Маккензи презрительно отвернулся и вытащил свой нож из горла шамана.

– Может быть, кто-нибудь другой из молодых охотников хочет этого? Если так, Волк отправит их той же дорогой – по двое, по трое, пока ни одного не останется. Никто не хочет? Хорошо. Тлинг-Тиннех, второй раз я отдаю тебе это ружье. Если когда-нибудь ты отправишься на Юкон, знай, что в жилище Волка тебя всегда ждет место у очага и вдоволь еды. А теперь ночь переходит в день. Я ухожу, но, возможно, еще вернусь. И в последний раз говорю: помните Закон Волка!

Он подошел к Заринке, а они смотрели на него как на какое-то сверхъестественное существо. Заринка заняла свое место впереди упряжки, и собаки пошли. Несколько минут спустя призрачный снежный лес поглотил их. И тогда стоявший неподвижно Маккензи в свою очередь стал на лыжи, готовый двинуться следом.

– Разве Волк забыл про пять больших пачек табаку?

Маккензи гневно обернулся к Лису, но тут же ему стало смешно.

– Я дам тебе одну маленькую пачку.

– Как будет угодно Волку, – скромно сказал Лис и протянул руку.

На Сороковой миле

Когда Большой Джим Белден отважился высказать в общем-то невинную мысль о том, что ледяное сало – вещь довольно странная, то и предположить не мог, к чему это приведет.

Как, впрочем, и Лон Макфейн, который в ответ заявил, что донный лед вещь даже еще более странная. Это не пришло в голову и Беттлзу, который тут же полез в спор и заявил, что подобные разговоры что-то вроде страшилок для детей.

– И это говоришь мне ты! – воскликнул Лон. – После стольких лет, которые ты прожил в здешних местах? После того, как мы с тобой не раз ели из одного котелка!

– Но это же полная бессмыслица, – настаивал Беттлз. – Только подумай, ведь вода теплее льда.

– Невелика разница, когда провалишься под лед.

– И все равно вода теплее, потому что еще не замерзла. А ты говоришь, она замерзает на дне?

– Я говорю о донном льде, Давид, только о донном льде. Разве ты никогда не плыл по реке, когда вода чистая как стекло, и тут… Наверное, солнце зашло за облако, потому что крошечные, как капли, льдинки все вдруг поднялись на поверхность, и теперь от берега до берега и от одной излучины до другой река стала белой, как будто выпал первый снег.

– Было такое. И не один раз. Когда дремал, сидя за рулем. Но лед всегда приносило из боковых притоков, он не всплывал из глубины.

– А когда не клевал носом, не видел?

– Не видел. И ты тоже. Это противоречит здравому смыслу. Спроси любого. – Беттлз обратился к сидевшим вокруг печки, но спор продолжился между ним и Лоном Макфейном.

– Противоречит или нет – без разницы. Я говорю тебе правду. Прошлой осенью мы с Ситкой Чарли видели такую картину, когда сплавлялись через порог ниже форта Надежда. Тебе знакомо это место. Стояла обычная осенняя погода – лиственницы, золотые от солнца, и тополя. Рябь на реке сверкает ослепительно, а зима уже спускается с севера вместе с голубой дымкой. Ты столько раз это сам видел. И вот вдоль берегов по краям реки образуется толстая ледяная кромка, слышится легкий треск, воздух словно начинает искриться, и это входит в тебя, в твою кровь. И с каждым вдохом в тебе возрождается надежда, ты возвращаешься к жизни. А потом, парень, мир вокруг вдруг становится совсем маленьким и тебя тянет в неведомые дали, да так, что пятки жжет.

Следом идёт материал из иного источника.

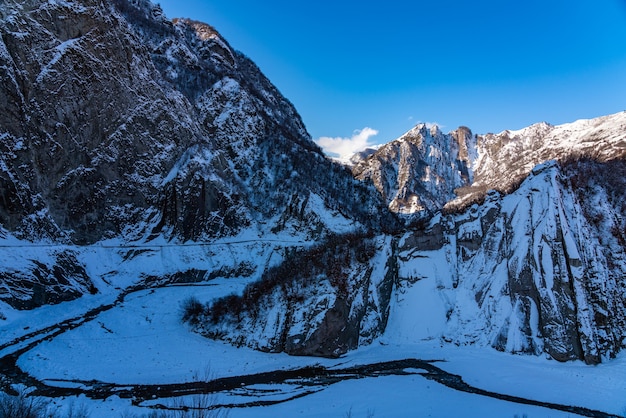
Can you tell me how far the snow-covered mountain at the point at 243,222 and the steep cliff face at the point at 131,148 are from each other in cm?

Я вроде как туда уже отправился… Так вот, мы тихо гребли. Никаких следов льда, только небольшие льдины крутились в водоворотах, но тут индеец вдруг поднял весло и крикнул:

– Лон Макфейн, загляни вниз!

Я слышал про такое, но еще никогда не видел своими глазами! Ты же знаешь, что Ситка Чарли, как и я, не из этих мест, поэтому такая картина была для меня внове. Мы бросили грести и, свесив головы каждый со своего борта, вглядывались в глубину играющей воды. Там был мир, который я помнил с того времени, что провел вместе с ловцами жемчуга, наблюдая коралловые рифы и подводные сады, растущие в морских глубинах.